## START Given information

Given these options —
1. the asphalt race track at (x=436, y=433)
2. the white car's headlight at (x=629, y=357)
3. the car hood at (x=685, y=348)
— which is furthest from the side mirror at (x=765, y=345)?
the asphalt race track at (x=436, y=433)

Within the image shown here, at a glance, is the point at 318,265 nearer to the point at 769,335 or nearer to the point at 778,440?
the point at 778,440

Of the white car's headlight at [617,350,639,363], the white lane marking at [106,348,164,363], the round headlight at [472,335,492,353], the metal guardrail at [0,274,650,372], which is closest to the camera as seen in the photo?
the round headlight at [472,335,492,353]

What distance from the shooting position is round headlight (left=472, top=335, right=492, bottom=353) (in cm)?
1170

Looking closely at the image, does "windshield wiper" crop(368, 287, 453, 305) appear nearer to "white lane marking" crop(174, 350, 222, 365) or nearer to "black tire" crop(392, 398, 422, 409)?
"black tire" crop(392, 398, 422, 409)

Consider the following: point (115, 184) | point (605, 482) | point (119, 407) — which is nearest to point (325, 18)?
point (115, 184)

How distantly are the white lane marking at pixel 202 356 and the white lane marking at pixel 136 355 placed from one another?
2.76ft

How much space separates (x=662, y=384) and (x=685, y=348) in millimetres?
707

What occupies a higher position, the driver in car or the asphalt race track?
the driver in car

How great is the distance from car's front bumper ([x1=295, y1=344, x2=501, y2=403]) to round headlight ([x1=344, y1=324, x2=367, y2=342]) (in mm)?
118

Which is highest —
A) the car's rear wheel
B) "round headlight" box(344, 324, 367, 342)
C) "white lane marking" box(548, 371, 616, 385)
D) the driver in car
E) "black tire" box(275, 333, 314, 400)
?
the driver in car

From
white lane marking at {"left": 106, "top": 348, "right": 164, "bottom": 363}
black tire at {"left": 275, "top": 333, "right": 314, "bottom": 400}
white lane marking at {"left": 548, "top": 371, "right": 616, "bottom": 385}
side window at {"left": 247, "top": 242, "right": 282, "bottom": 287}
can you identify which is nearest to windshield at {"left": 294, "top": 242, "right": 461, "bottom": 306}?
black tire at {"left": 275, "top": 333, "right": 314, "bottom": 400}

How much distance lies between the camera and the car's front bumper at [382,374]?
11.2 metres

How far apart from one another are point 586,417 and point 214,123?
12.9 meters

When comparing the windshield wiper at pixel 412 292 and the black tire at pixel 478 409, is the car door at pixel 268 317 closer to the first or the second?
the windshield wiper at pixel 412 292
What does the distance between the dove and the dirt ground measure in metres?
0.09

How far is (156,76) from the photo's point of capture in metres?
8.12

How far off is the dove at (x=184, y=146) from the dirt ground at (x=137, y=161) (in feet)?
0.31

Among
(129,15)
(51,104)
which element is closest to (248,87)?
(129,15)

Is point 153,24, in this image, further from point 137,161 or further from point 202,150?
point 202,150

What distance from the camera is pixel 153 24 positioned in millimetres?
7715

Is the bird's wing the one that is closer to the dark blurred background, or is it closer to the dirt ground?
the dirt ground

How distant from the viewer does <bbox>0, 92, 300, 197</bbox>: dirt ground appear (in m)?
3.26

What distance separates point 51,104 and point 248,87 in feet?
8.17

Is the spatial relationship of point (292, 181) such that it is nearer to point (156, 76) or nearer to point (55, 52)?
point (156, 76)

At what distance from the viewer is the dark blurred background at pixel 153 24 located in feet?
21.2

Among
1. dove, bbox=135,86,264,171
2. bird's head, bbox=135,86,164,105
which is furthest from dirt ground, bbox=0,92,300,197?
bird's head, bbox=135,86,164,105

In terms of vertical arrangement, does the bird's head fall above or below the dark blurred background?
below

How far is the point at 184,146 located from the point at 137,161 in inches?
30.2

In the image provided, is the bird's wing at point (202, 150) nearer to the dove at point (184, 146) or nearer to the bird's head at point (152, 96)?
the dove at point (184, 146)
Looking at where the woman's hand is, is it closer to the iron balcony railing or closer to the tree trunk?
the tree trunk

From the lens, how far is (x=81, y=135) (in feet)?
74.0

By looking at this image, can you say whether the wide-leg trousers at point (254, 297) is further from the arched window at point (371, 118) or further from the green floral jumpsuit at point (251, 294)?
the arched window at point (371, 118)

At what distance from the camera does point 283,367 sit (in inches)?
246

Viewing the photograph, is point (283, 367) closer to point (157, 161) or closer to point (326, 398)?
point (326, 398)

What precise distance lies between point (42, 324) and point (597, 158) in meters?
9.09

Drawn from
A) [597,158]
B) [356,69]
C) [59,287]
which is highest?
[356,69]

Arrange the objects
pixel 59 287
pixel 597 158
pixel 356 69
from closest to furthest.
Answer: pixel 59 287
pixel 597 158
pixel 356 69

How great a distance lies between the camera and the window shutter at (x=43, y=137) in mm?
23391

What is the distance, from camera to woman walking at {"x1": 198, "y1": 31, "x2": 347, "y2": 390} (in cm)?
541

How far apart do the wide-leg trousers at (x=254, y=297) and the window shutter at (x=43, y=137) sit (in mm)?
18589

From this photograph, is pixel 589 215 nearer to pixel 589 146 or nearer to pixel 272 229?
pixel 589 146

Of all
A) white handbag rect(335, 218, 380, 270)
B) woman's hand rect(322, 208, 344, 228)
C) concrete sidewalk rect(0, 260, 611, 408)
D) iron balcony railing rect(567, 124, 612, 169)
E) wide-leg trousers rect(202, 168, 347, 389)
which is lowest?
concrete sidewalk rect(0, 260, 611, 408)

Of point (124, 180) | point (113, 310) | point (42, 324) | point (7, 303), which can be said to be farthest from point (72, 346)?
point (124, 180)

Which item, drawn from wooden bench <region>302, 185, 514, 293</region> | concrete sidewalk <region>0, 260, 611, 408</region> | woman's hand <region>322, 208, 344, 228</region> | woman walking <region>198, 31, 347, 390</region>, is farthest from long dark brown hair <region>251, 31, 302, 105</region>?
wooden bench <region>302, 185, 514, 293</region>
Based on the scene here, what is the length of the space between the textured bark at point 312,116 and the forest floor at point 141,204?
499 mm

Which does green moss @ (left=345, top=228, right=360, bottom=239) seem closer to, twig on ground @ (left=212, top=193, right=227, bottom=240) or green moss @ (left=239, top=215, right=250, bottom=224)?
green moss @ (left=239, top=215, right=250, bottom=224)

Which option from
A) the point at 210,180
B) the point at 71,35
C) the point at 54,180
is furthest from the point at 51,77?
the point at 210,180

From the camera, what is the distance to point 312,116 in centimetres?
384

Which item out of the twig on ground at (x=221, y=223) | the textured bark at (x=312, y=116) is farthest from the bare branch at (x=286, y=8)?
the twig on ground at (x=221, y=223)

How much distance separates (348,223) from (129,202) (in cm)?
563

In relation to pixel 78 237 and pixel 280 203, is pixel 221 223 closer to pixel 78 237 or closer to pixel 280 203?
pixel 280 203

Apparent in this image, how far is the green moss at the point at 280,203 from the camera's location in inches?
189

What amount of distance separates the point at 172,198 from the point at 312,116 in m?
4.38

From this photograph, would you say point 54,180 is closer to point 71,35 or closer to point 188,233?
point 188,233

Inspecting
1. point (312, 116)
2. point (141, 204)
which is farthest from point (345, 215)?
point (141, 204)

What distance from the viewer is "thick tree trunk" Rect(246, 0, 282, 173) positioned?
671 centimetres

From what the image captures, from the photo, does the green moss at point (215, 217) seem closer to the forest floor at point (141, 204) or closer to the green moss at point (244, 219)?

## END Given information

Problem requirements:
Write out all records exactly, keeping every detail.

Solution to this task:
Given these options —
1. the asphalt race track at (x=436, y=433)
2. the white car's headlight at (x=629, y=357)
3. the car hood at (x=685, y=348)
— which is furthest from the side mirror at (x=765, y=345)?
the asphalt race track at (x=436, y=433)

Within the image shown here, at a glance, is the point at 318,265 nearer to the point at 769,335 or nearer to the point at 778,440?
the point at 778,440

Of the white car's headlight at [617,350,639,363], the white lane marking at [106,348,164,363], the round headlight at [472,335,492,353], the metal guardrail at [0,274,650,372], which is closest to the camera as seen in the photo?
the round headlight at [472,335,492,353]

What distance from the shooting position is round headlight (left=472, top=335, right=492, bottom=353) (in cm)?
1170

Looking closely at the image, does "windshield wiper" crop(368, 287, 453, 305) appear nearer to "white lane marking" crop(174, 350, 222, 365) or nearer to "black tire" crop(392, 398, 422, 409)?
"black tire" crop(392, 398, 422, 409)

Consider the following: point (115, 184) | point (605, 482) | point (119, 407) — which is nearest to point (325, 18)?
point (115, 184)

How distantly are the white lane marking at pixel 202 356 and the white lane marking at pixel 136 355 placed from one another?
2.76ft

How much space separates (x=662, y=384) and (x=685, y=348) in millimetres?
707

What occupies a higher position, the driver in car or the asphalt race track?
the driver in car

How great is the distance from car's front bumper ([x1=295, y1=344, x2=501, y2=403]) to round headlight ([x1=344, y1=324, x2=367, y2=342]) (in mm)?
118

Which is highest —
A) the car's rear wheel
B) "round headlight" box(344, 324, 367, 342)
C) "white lane marking" box(548, 371, 616, 385)
D) the driver in car
E) "black tire" box(275, 333, 314, 400)
?
the driver in car

From
white lane marking at {"left": 106, "top": 348, "right": 164, "bottom": 363}
black tire at {"left": 275, "top": 333, "right": 314, "bottom": 400}
white lane marking at {"left": 548, "top": 371, "right": 616, "bottom": 385}
side window at {"left": 247, "top": 242, "right": 282, "bottom": 287}
can you identify which is nearest to windshield at {"left": 294, "top": 242, "right": 461, "bottom": 306}?
black tire at {"left": 275, "top": 333, "right": 314, "bottom": 400}

How much distance lies between the camera and the car's front bumper at [382,374]?
11.2 metres

How far apart from one another are point 586,417 and point 214,123?
12.9 meters

When comparing the windshield wiper at pixel 412 292 and the black tire at pixel 478 409, is the car door at pixel 268 317 closer to the first or the second?
the windshield wiper at pixel 412 292
What does the distance between the dove and the dirt ground measure in metres?
0.09

How far is (156,76) from the photo's point of capture in metres?
8.12

How far off is the dove at (x=184, y=146) from the dirt ground at (x=137, y=161) (in feet)?
0.31

Among
(129,15)
(51,104)
which element is closest to (248,87)?
(129,15)

Is point 153,24, in this image, further from point 137,161 or further from point 202,150?
point 202,150

What distance from the camera is pixel 153 24 positioned in millimetres?
7715

Is the bird's wing the one that is closer to the dark blurred background, or is it closer to the dirt ground?
the dirt ground

How distant from the viewer does <bbox>0, 92, 300, 197</bbox>: dirt ground appear (in m)?
3.26

What distance separates point 51,104 and point 248,87 in feet?
8.17

Is the spatial relationship of point (292, 181) such that it is nearer to point (156, 76) or nearer to point (55, 52)?
point (156, 76)

At what distance from the viewer is the dark blurred background at pixel 153 24 located in feet?
21.2

Among
1. dove, bbox=135,86,264,171
2. bird's head, bbox=135,86,164,105
which is furthest from dirt ground, bbox=0,92,300,197?
bird's head, bbox=135,86,164,105

In terms of vertical arrangement, does the bird's head fall above or below the dark blurred background?
below

How far is the point at 184,146 located from the point at 137,161 in inches?
30.2

In the image provided, is the bird's wing at point (202, 150) nearer to the dove at point (184, 146) or nearer to the bird's head at point (152, 96)?
the dove at point (184, 146)
Looking at where the woman's hand is, is it closer to the iron balcony railing or closer to the tree trunk?
the tree trunk

From the lens, how far is (x=81, y=135) (in feet)?
74.0

By looking at this image, can you say whether the wide-leg trousers at point (254, 297) is further from the arched window at point (371, 118) or further from the green floral jumpsuit at point (251, 294)?
the arched window at point (371, 118)

At what distance from the camera does point 283,367 sit (in inches)?
246

Viewing the photograph, is point (283, 367) closer to point (157, 161) or closer to point (326, 398)?
point (326, 398)

What precise distance lies between point (42, 324) and point (597, 158) in meters?
9.09

Drawn from
A) [597,158]
B) [356,69]
C) [59,287]
which is highest?
[356,69]

Arrange the objects
pixel 59 287
pixel 597 158
pixel 356 69
from closest to furthest.
Answer: pixel 59 287
pixel 597 158
pixel 356 69

How great a distance lies between the camera and the window shutter at (x=43, y=137) in mm?
23391

What is the distance, from camera to woman walking at {"x1": 198, "y1": 31, "x2": 347, "y2": 390} (in cm)?
541

How far apart do the wide-leg trousers at (x=254, y=297) and the window shutter at (x=43, y=137) sit (in mm)?
18589

From this photograph, is pixel 589 215 nearer to pixel 589 146 or nearer to pixel 272 229?
pixel 589 146

Of all
A) white handbag rect(335, 218, 380, 270)
B) woman's hand rect(322, 208, 344, 228)
C) concrete sidewalk rect(0, 260, 611, 408)
D) iron balcony railing rect(567, 124, 612, 169)
E) wide-leg trousers rect(202, 168, 347, 389)
which is lowest?
concrete sidewalk rect(0, 260, 611, 408)

Of point (124, 180) | point (113, 310) | point (42, 324) | point (7, 303), which can be said to be farthest from point (72, 346)?
point (124, 180)

Which item, drawn from wooden bench <region>302, 185, 514, 293</region> | concrete sidewalk <region>0, 260, 611, 408</region> | woman's hand <region>322, 208, 344, 228</region> | woman walking <region>198, 31, 347, 390</region>, is farthest from long dark brown hair <region>251, 31, 302, 105</region>?
wooden bench <region>302, 185, 514, 293</region>
Based on the scene here, what is the length of the space between the textured bark at point 312,116 and the forest floor at point 141,204?
499 mm

Which does green moss @ (left=345, top=228, right=360, bottom=239) seem closer to, twig on ground @ (left=212, top=193, right=227, bottom=240) or green moss @ (left=239, top=215, right=250, bottom=224)?
green moss @ (left=239, top=215, right=250, bottom=224)

Which option from
A) the point at 210,180
B) the point at 71,35
C) the point at 54,180
is furthest from the point at 51,77?
the point at 210,180

From the camera, what is the distance to point 312,116 in centimetres?
384

Which item out of the twig on ground at (x=221, y=223) | the textured bark at (x=312, y=116) is farthest from the bare branch at (x=286, y=8)?
the twig on ground at (x=221, y=223)

How much distance separates (348,223) from (129,202) (in cm)?
563

In relation to pixel 78 237 and pixel 280 203, is pixel 221 223 closer to pixel 78 237 or closer to pixel 280 203?
pixel 280 203

Apparent in this image, how far is the green moss at the point at 280,203 from the camera's location in inches?
189

What amount of distance separates the point at 172,198 from the point at 312,116 in m?
4.38

From this photograph, would you say point 54,180 is closer to point 71,35 or closer to point 188,233?
point 188,233

Inspecting
1. point (312, 116)
2. point (141, 204)
which is farthest from point (345, 215)?
point (141, 204)

What distance from the viewer is "thick tree trunk" Rect(246, 0, 282, 173) positioned?
671 centimetres

From what the image captures, from the photo, does the green moss at point (215, 217) seem closer to the forest floor at point (141, 204) or closer to the green moss at point (244, 219)?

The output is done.